▶ [Extracted text]
[Start of section]

14 minute read

Last month I gave a talk at an open science workshop organised by Phillip Crout at the MRC Biostatistics Unit. This blog post elaborates on my talk. You can find the talk slides here.

I turned twenty-nine this year, which means it has been twenty years since I wrote my first lines of code moving a turtle around, and ten years since I started working in R. Before you get any wrong impressions, my code does not look like twenty years worth of experience have gone into it. However, it is undeniable that I am not your average R user, and neither are any of the other people who write about R or give talks about it. As Hadley Wickham points out, most R users are not programmers.

Instead, they are much closer in experience to my wet-lab colleagues and collaborators of the past year: people who have a basic understanding of R and can follow a tutorial or edit a script, but who do not confidently write code from scratch themselves. These days I write anything from libraries to short data analysis scripts and I have become increasingly aware that the people most likely to read and run my code are precisely such “non-coders”.

Should I care? Perhaps not. There is no universal definition of what constitutes good code, but we generally agree that it should do what it is supposed to, do it well, and be written in such a way that it could be adapted and extended. There is little room here for the sensitivities of the less experienced. Insofar as we write code with an audience in mind, that audience tends to have a background comparable to our own.

Nevertheless, one of the reasons, albeit rarely the main reason, we share academic code is so our colleagues are able to understand and make use of it. If this is important to us, then our code serves two distinct purposes: to contribute to the research, and furthermore to communicate it. One of the lessons from the past year for me has been that effective communication of code depends hugely on the experience level of our audience, and this is something we can choose to act on.

[End of section]

▶ [Problem 1]
Decide whether each statement below agrees with the blog post about sharing R code with non-coders. Answer yes or no for each, quoting the words of the post that settle it.
(a) The author started working in R twenty years ago.
(b) The talk was given at a workshop organised at the MRC Biostatistics Unit.
(c) The author says that most R users are programmers.
▶ [Problem 2] Reproduce the blog post about sharing R code with non-coders word for word, from "Nevertheless, one of" to "choose to act on.".
▶ [Problem 3] Write the next part of the blog post about sharing R code with non-coders, picking up after its final sentence.

▶ [Dataset content]
[Start of section]

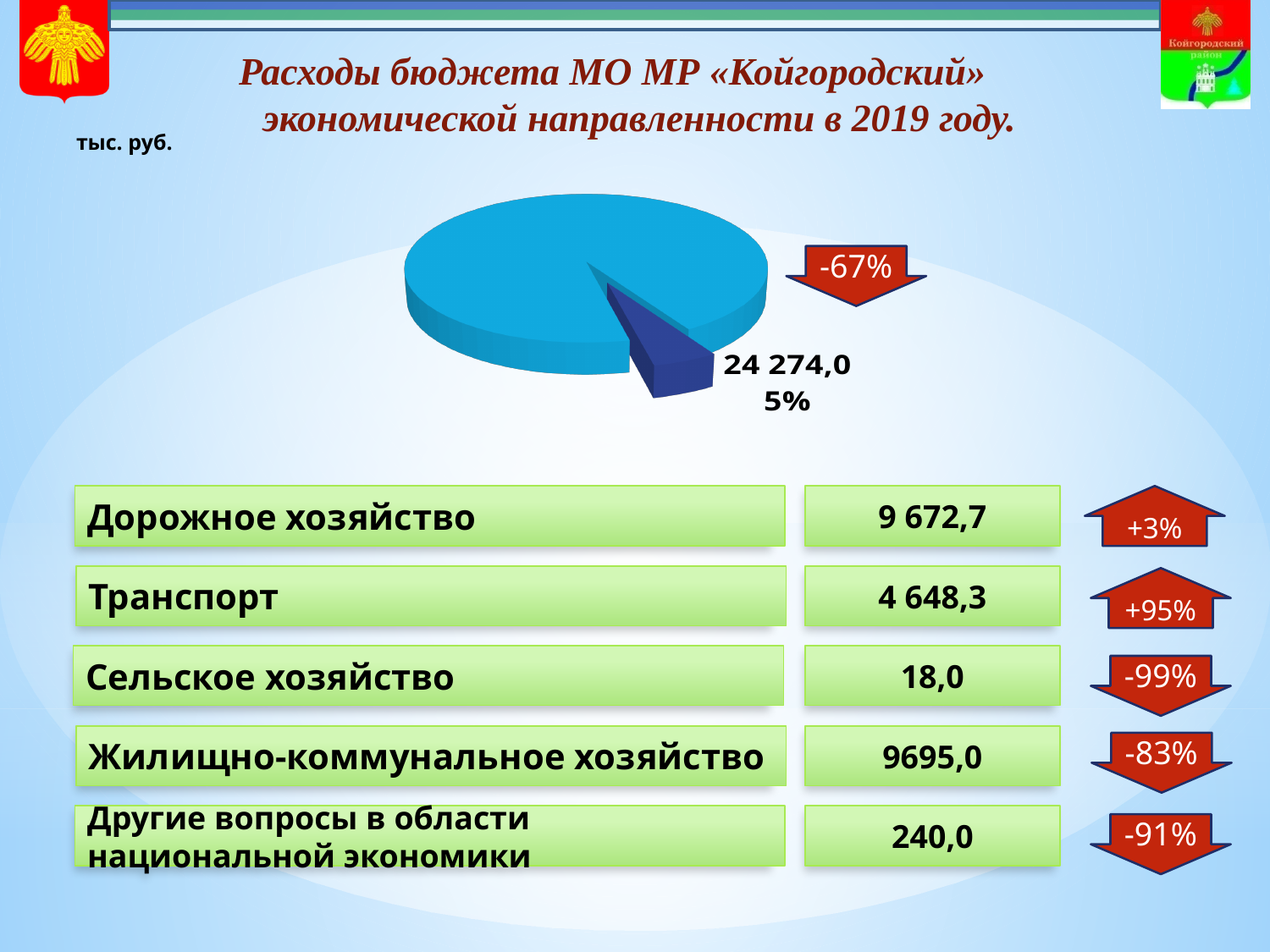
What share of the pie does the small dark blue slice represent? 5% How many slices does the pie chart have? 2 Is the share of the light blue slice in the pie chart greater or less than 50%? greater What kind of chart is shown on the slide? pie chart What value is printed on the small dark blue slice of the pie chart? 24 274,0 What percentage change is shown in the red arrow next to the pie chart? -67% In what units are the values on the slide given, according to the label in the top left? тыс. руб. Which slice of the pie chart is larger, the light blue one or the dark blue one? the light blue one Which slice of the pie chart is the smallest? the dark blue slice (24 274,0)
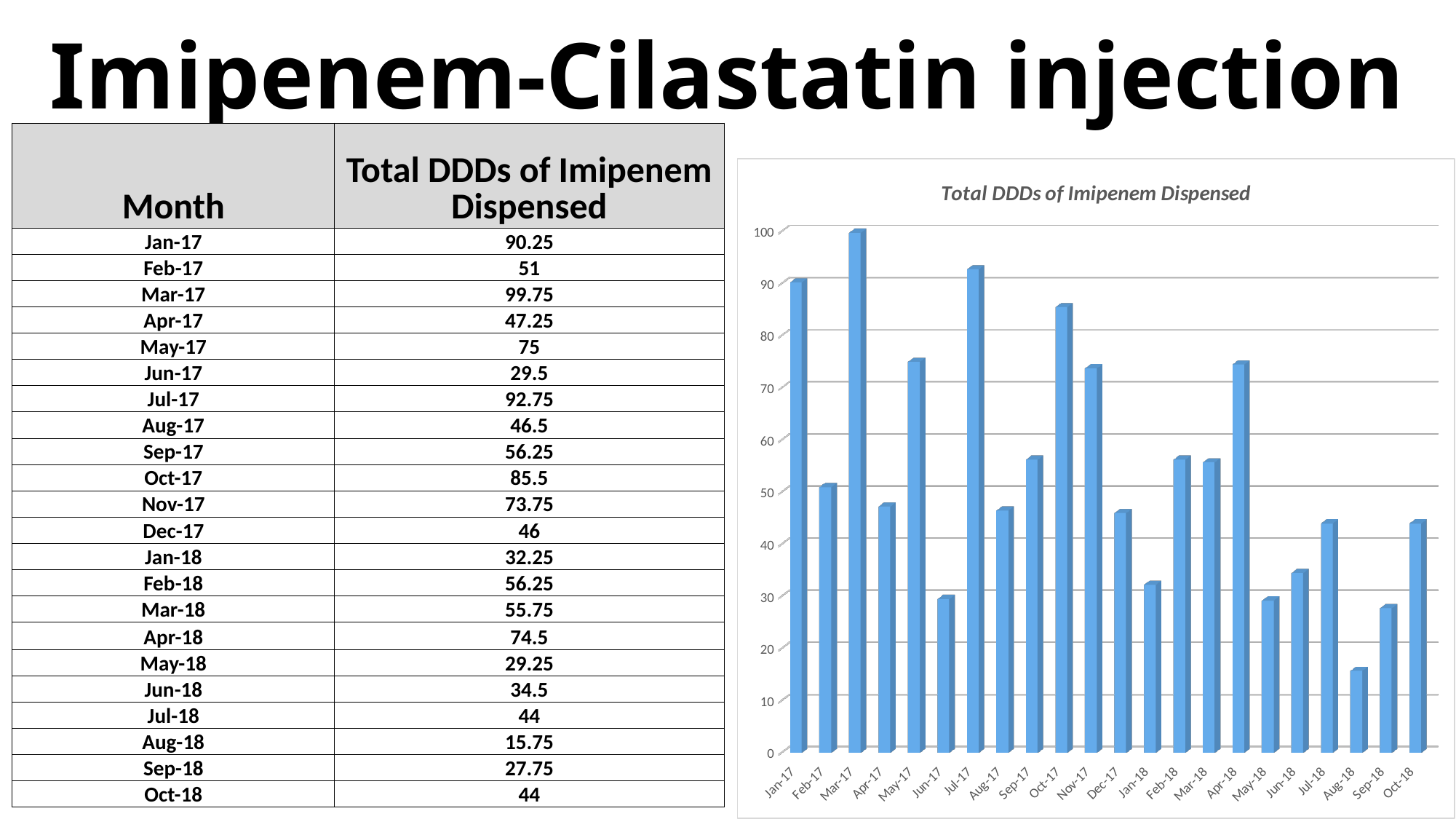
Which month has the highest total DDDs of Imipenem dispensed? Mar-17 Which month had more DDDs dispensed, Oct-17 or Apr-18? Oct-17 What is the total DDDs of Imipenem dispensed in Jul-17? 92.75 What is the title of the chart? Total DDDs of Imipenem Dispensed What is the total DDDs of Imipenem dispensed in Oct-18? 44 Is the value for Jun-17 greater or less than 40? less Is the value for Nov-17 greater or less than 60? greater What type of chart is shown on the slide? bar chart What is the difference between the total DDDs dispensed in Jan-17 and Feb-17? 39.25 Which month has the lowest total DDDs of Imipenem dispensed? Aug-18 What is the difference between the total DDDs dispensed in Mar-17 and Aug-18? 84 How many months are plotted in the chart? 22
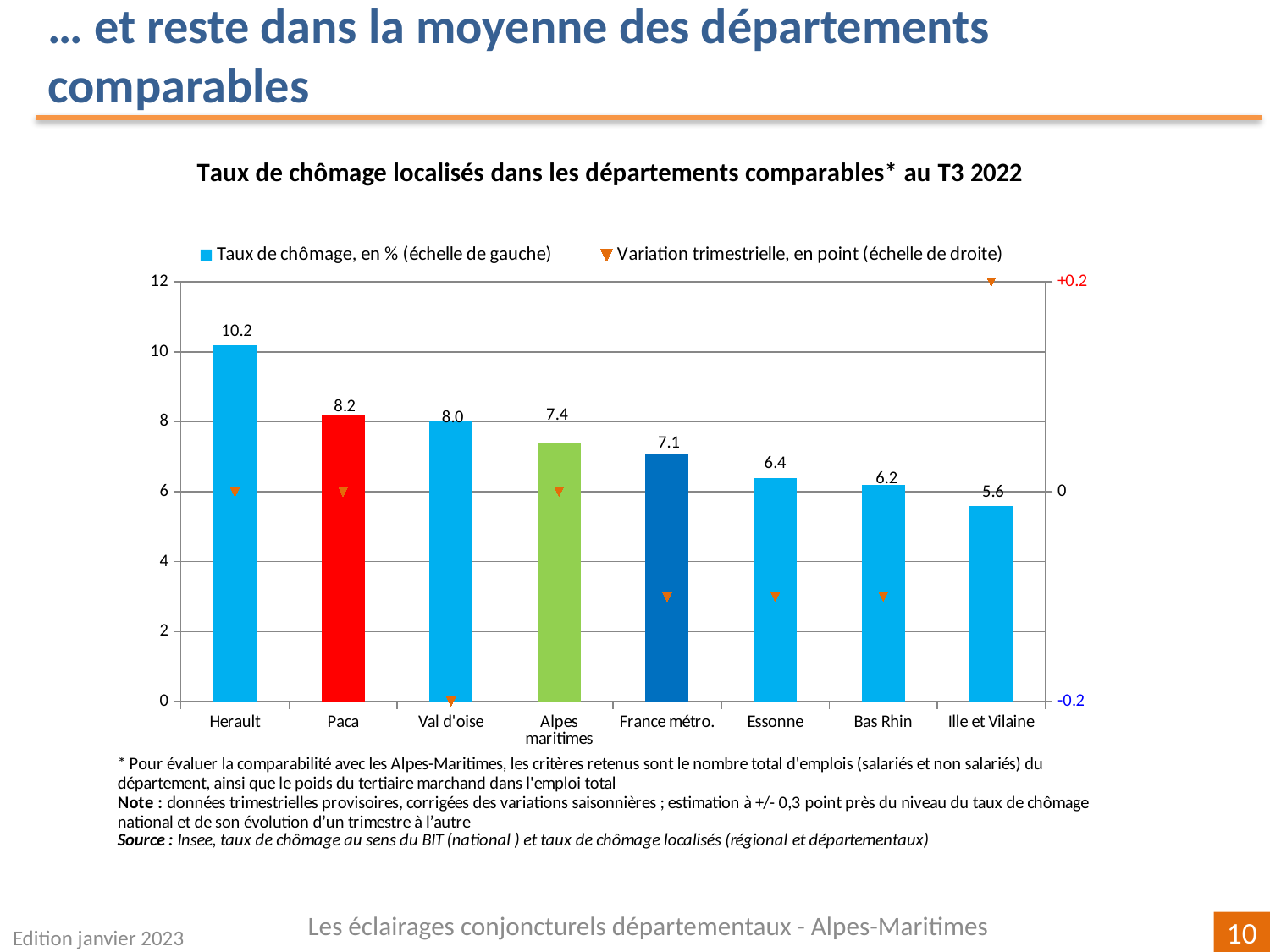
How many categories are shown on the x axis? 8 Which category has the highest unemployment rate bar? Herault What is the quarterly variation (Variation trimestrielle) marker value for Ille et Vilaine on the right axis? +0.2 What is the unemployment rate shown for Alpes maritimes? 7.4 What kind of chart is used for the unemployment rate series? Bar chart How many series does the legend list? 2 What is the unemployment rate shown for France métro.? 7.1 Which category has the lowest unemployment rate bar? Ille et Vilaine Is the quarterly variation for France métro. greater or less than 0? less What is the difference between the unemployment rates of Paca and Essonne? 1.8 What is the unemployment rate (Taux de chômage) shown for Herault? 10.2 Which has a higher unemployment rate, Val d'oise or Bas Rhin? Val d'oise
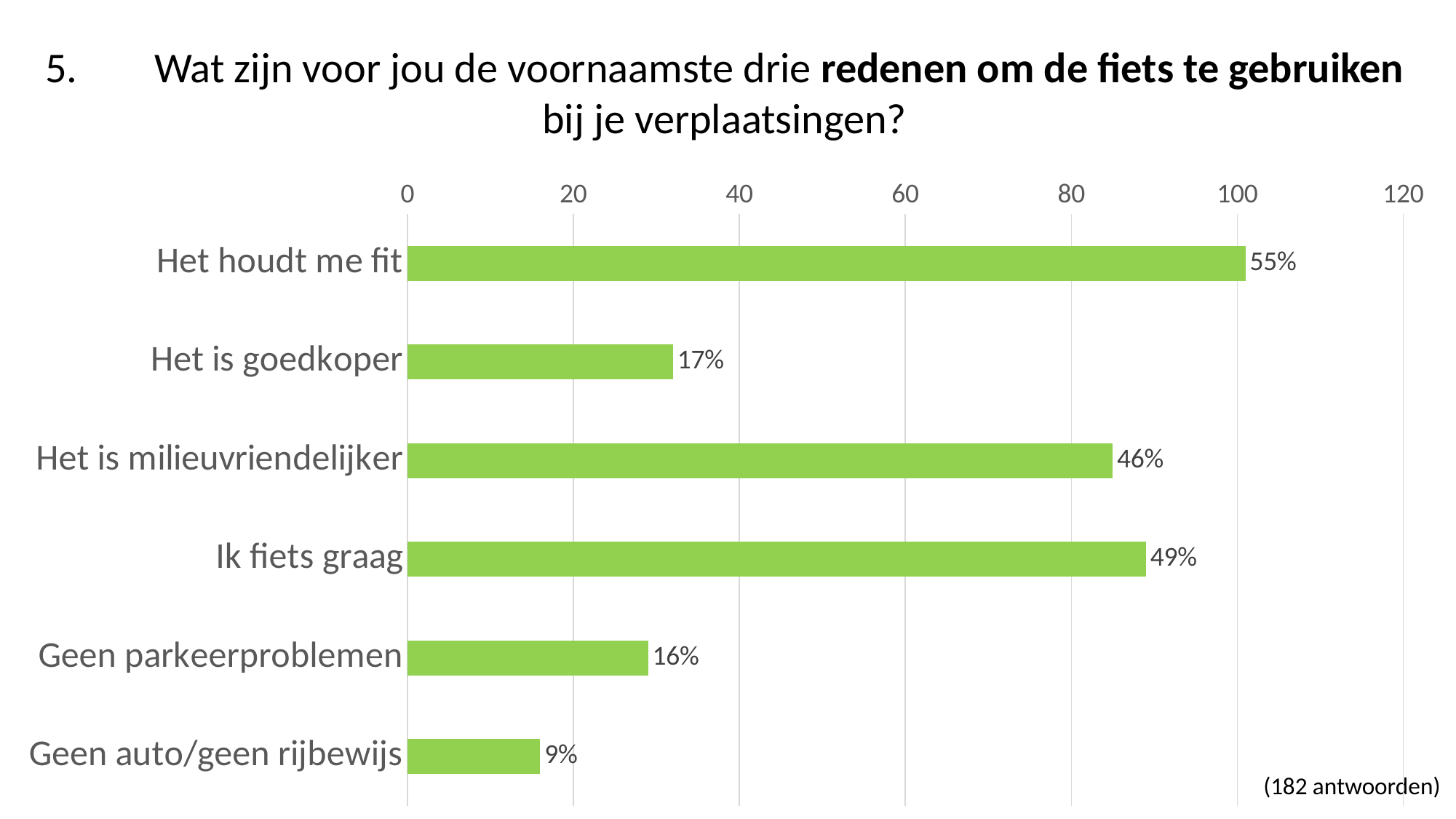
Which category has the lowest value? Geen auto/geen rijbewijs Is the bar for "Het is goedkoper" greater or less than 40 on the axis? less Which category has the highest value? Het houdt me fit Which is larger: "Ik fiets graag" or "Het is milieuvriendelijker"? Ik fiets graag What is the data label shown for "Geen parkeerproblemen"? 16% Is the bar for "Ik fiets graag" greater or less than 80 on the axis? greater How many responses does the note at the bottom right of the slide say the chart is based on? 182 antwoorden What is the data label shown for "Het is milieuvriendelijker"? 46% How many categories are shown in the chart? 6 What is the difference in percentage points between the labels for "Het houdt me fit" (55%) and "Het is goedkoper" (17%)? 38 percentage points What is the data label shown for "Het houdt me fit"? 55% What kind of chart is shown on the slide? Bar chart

[End of section]

▶ [Response box 1]
(a) No: "ten years since I started working in R."
(b) Yes: "an open science workshop organised by Phillip Crout at the MRC Biostatistics Unit."
(c) No: "most R users are not programmers."

▶ [Response box 2]
Nevertheless, one of the reasons, albeit rarely the main reason, we share academic code is so our colleagues are able to understand and make use of it. If this is important to us, then our code serves two distinct purposes: to contribute to the research, and furthermore to communicate it. One of the lessons from the past year for me has been that effective communication of code depends hugely on the experience level of our audience, and this is something we can choose to act on.

▶ [Response box 3]
Nothing is obvious

One clear difference between experienced and inexperienced coders lays in their familiarity with convention. For example, in R almost every script will start with loading of packages such as

library("tidyverse")
library("MASS")

When well-known packages are used, and especially when these are available on CRAN, as opposed to Bioconductor or GitHub, it is rare to see installation instructions accompanying data analysis scripts. Attempting to load a package which has not been previously installed throws an error, like so:

Error in library("tidyverse") :
  there is no package called ‘tidyverse’

Using require() instead of library() will throw a longer and equally cryptic warning. How is this in any way cryptic, I hear you ask. Obviously the package is missing, and so obviously it needs to be installed. Except this is only obvious if you know that packages are separate pieces of software distributed independently of base R.

Let us instead put ourselves in the shoes of a less experienced coder. First he sees a glaring red error message, indicating that something is broken. Not encouraging, especially as these are the very first lines of code in the script! And what does it mean there is no package called tidyverse? There obviously must be one, otherwise why would anybody be trying to load it? If our imaginary non-coder has encountered this particular error before, he might already know the solution is to run install.packages("tidyverse"). If he does not, he is left to the mercy of search engines and help forums.

In addition to installing and loading packages, there are a number of similar issues that might feel trivial to your average bioinformatician but can nevertheless be frustrating for a non-coder:

  • OS incompatibility (often encountered when trying to use parallel),
  • out-of-date software,
  • running code in the wrong directory,
  • failing to read in data.

Is it our job to teach people how to avoid such problems every time we share code? Of course not. However, we can help by quickly addressing them in a README (example) or even with a small set-up script (example). It is true that we cannot update someone’s R remotely, or set their working directory for them. Still, listing dependencies is always a good idea, as is providing appropriately formatted toy raw data where full datasets cannot be readily shared alongside code.

Errors are scary

These initial struggles can be the most frustrating for a few different reasons. That they happen in the first few lines of code, where nothing much is meant to happen, can be deeply discouraging. I think emotionally coding is much like mathematics: the joy of it often comes from a sense of accomplishment, but otherwise it can feel impenetrable and exclusive. People often end up feeling like code is too complicated and not something they can do, and this discourages them from working through error messages and reading documentation. When I get an error message I do not understand, I quickly look it up. When my colleagues do, their first reaction tends to be “it does not work”.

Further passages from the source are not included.